Müteahhit Mehmet Özkan, "Ben neden tutuklu olduğumu bilmiyorum. Suçum nedir? Depremi biz yapmadık ki?" şeklinde ifade verdi. Özkan, kendisinin ve ekibinin projeyi düzgün yaptığını, devletin kendilerine sürekli iş verdiğini ve uzun yıllar vergi rekortmeni olduğunu belirtti. Özkan, 19 aydır kötü koşullarda tutuklu olduğunu ve tahliye talep ettiğini ifade etti.
Diğer sanıklar arasında yer alan inşaat mühendisi ve şantiye şefi Mehmet Güçlü, binanın statik ve şantiye şefliğinde herhangi bir kusur olmadığını savundu. Güçlü, Hatay'ın yerle bir olmasına rağmen etriye uyumsuzluğunun kabul edilemeyeceğini belirtti.
Yapı denetim firması sahibi Bülent Kimyon ise, müteahhit Mehmet Özkan ile sözleşmeli çalıştıklarını ve malzeme kalitesinden taviz vermediklerini söyledi.
Müşteki avukatı Seher Eriş, "Deprem çok şiddetliydi, ama binaların sağlamlığını etkileyen faktörler var. Depremi katliama dönüştüren etmenler var ve bu, sadece deprem şiddetiyle açıklanamaz. Aklımızla alay ediliyor" şeklinde konuştu.
Cumhuriyet Savcısı, sanıkların tutukluluk halinin devamını talep etti. Mahkeme heyeti, bilirkişi raporunun henüz hazırlanmadığı gerekçesiyle sanıkların tutukluluk halinin devamına karar verdi ve duruşmayı 6 Aralık 2024'e erteledi. Yapı denetim firması sahibi Bülent Kimyon’un denetimli serbestlik ile yargılanmasına karar verildi.

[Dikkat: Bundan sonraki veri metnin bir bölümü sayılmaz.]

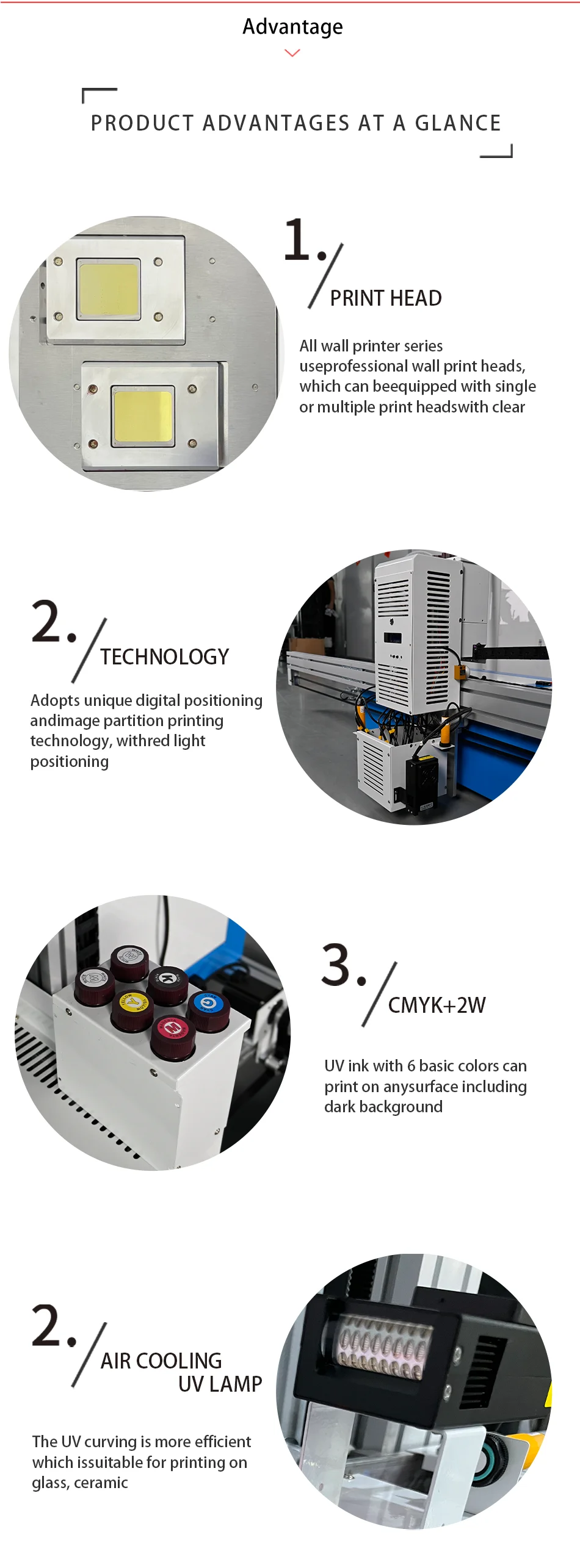 Advantage

PRODUCT ADVANTAGES AT A GLANCE

1.
PRINT HEAD

All wall printer series useprofessional wall print heads, which can beequipped with single or multiple print headswith clear

2.
TECHNOLOGY

Adopts unique digital positioning andimage partition printing technology, withred light positioning

3.
CMYK+2W

UV ink with 6 basic colors can print on anysurface including dark background

2.
AIR COOLING UV LAMP

The UV curving is more efficient which issuitable for printing on glass, ceramic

Duruşma çıkışında konuşan müşteki avukatı Seher Eriş, adaletin sağlanabilmesi için tüm sorumluların yargılanması gerektiğini belirtti ve "Her türlü sorumluluğun iyi tespit edilmesi, müteahhitten yapı denetimcisine, kamu görevlilerinden sorumlu olan herkese hesap sorulması önemlidir" dedi.